-- Work order 1 --
In the text on multilateralism below, list every condition Xi names in the quoted sentence beginning "For the first time in history."
-- Work order 2 --
Write the next paragraph of the text on multilateralism below, picking up after its final sentence.

-- Supplied text --
==================================================

At a time when humanity is encountering multiple crises, China has yet again called for championing multilateralism to cope with the unprecedented array of challenges and uncertainties.
Why is embracing multilateralism the right choice, and what kind of multilateralism do we need in the 21st century?
Addressing the World Economic Forum (WEF) Virtual Event of the Davos Agenda on Monday, Chinese President Xi Jinping said that multilateralism is about having international affairs addressed through consultation and the future of the world decided by everyone working together.
"We are going through the worst recession since the end of World War II. For the first time in history, the economies of all regions have been hit hard at the same time, with global industrial and supply chains clogged and trade and investment down in the doldrums," Xi said.
Despite the trillions of dollars in relief packages worldwide, global recovery is rather shaky and the outlook remains uncertain, he noted.
While the pandemic is far from over, it is likely to pose more challenges, both in the short term and in the long run.

==================================================

-- Given entries --

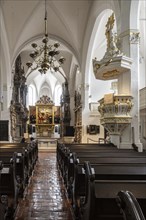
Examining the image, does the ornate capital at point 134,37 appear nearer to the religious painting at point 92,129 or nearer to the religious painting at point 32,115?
the religious painting at point 92,129

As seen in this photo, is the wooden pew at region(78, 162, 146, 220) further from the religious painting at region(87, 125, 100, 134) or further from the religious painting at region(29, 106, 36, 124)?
the religious painting at region(29, 106, 36, 124)

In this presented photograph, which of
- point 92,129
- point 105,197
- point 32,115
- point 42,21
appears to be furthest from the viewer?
point 32,115

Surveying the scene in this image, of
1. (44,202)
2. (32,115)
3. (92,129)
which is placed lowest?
(44,202)

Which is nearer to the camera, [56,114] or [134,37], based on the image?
[134,37]

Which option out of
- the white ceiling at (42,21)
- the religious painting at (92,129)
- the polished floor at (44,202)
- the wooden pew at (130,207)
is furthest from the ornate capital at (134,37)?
the religious painting at (92,129)

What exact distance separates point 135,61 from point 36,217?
598 cm

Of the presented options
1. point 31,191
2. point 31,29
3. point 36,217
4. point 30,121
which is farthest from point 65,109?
point 36,217

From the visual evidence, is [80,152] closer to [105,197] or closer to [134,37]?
[134,37]

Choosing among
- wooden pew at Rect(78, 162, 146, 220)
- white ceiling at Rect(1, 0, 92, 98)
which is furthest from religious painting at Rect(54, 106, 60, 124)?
wooden pew at Rect(78, 162, 146, 220)

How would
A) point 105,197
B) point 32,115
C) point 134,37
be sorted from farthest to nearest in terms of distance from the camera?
1. point 32,115
2. point 134,37
3. point 105,197

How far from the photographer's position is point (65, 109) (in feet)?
85.0

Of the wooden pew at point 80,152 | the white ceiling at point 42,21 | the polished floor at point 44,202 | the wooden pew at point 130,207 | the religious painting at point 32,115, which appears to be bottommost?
the polished floor at point 44,202

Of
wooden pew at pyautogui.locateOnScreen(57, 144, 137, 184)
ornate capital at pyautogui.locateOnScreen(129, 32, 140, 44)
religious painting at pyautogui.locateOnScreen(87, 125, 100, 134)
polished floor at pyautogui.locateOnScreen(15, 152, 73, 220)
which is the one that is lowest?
polished floor at pyautogui.locateOnScreen(15, 152, 73, 220)

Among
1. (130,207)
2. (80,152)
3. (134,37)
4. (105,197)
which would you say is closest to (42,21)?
(134,37)
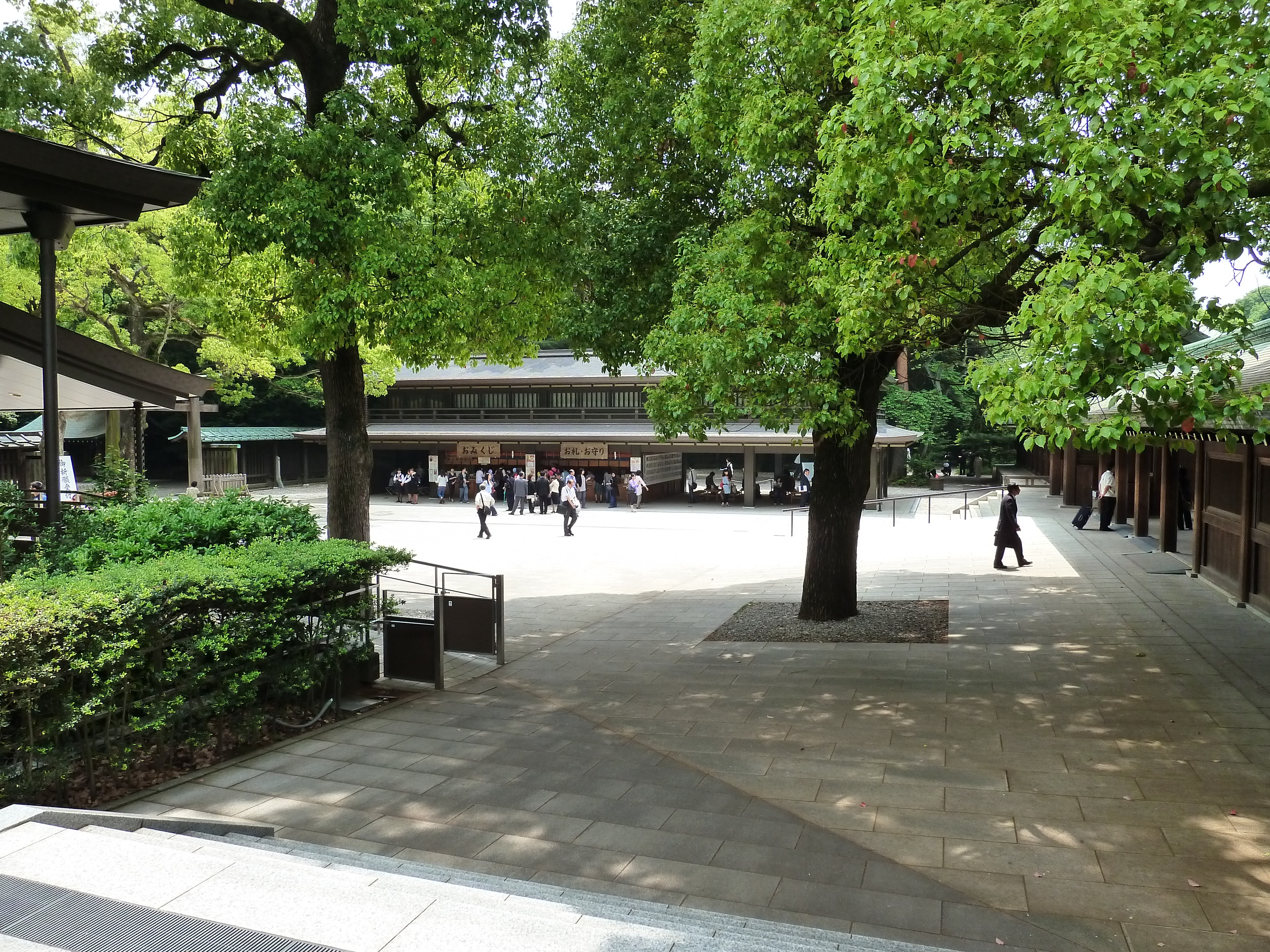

==================================================

-- Written response 1 --
- The economies of all regions have been hit hard at the same time
- Global industrial and supply chains are clogged
- Trade and investment are down in the doldrums

-- Written response 2 --
In its "Global Risks Report 2021" released on Jan. 19, the WEF said that the most imminent threats -- those that are most likely in the next two years -- include employment and livelihood crises, widespread youth disillusionment, digital inequality and economic stagnation, among others.
The pandemic and its fallout have provided a sober reminder that the world is closely interconnected, and that a path into the future lies in multilateral cooperation, of which China has always acted as a firm advocate, experts said.
China has contributed to the global epidemic control and economic recovery from two dimensions, said Ruan Zongze, executive vice-president of the China Institute of International Studies.
On one hand, the country has walked a fine line between epidemic prevention and economic development. On the other hand, it has consistently called on the international community to enhance solidarity in the fight against COVID-19, Ruan said.
Just as Xi has pointed out, the problems facing the world are intricate and complex, and the way out of them is through upholding multilateralism and building a community with a shared future for mankind.
Xi called for building an open world economy, upholding the multilateral trading regime, discarding discriminatory and exclusionary standards, rules and systems, and taking down barriers to trade, investment and technological exchanges.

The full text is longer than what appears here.